Optimizing Agent Workflows for Modern LLMs
Writing effective agent skills requires deep knowledge of prompt engineering. With the release of advanced reasoning models like Claude 3.5 Sonnet, ChatGPT o1, and DeepSeek-V3, prompt templates must focus on structured thinking. Developers are encouraged to use XML tags (e.g., <thought>, <context>, and <rules>) to isolate execution boundaries. Standardized prompts prevent agents from suffering from context drift, ensuring that long-running tasks remain aligned with the initial system parameters.
Exploring by SOC Occupations and Creator Profiles
What makes SkillMD unique is its taxonomy. Instead of simple text search, we parse and organize files according to the Standard Occupational Classification (SOC) system. This means you can discover skills written for Computer and Mathematical roles, Business and Financial operations, Legal, Design, and and Educational Instruction fields. By tracking creator profiles, developers can study how different teams organize their custom instructions, compare version updates, and fork public configs for specialized enterprise use cases.

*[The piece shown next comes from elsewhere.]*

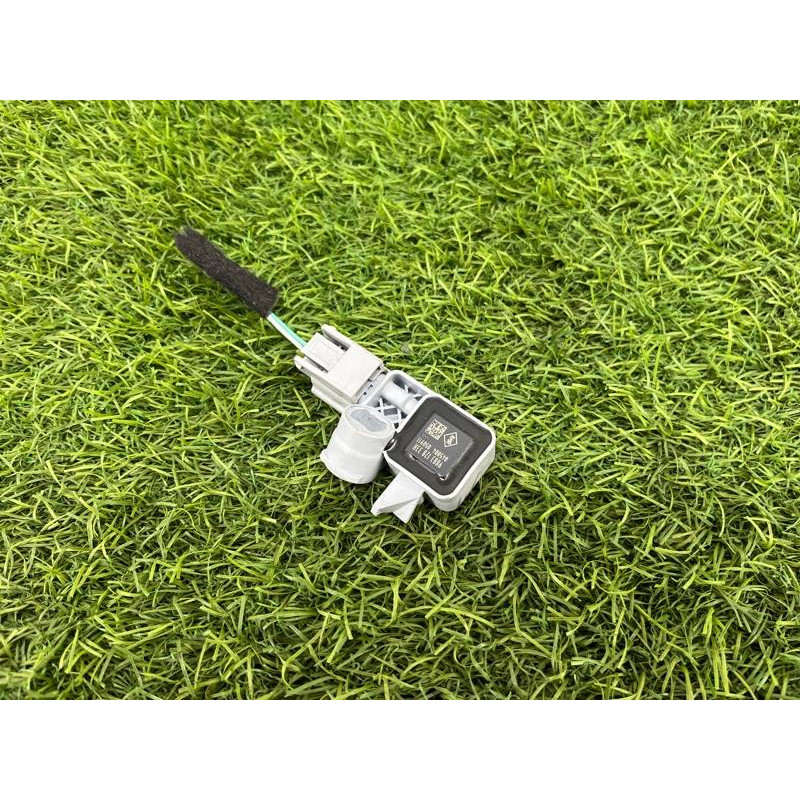 Датчик удара (электрика / датчики) Renault Scenic III 2011 1.6 R9M 988312833R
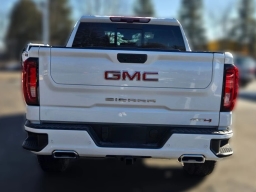 GMC Sierra 1500 AT4 4WD Crew Cab 147" 2026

SkillMD operates as a high-performance index running on a fast Go backend and a highly responsive Astro SSR frontend. All search queries execute in milliseconds, featuring smart debouncing to prevent multiple API requests while keeping user data secure. Join our community of developers to standardize your AI agent instructions and optimize your LLM prompting workflows today.
Frequently Asked Questions
A practical guide to agent skills: what they are, how to inspect them, and how SkillMD helps you explore the ecosystem.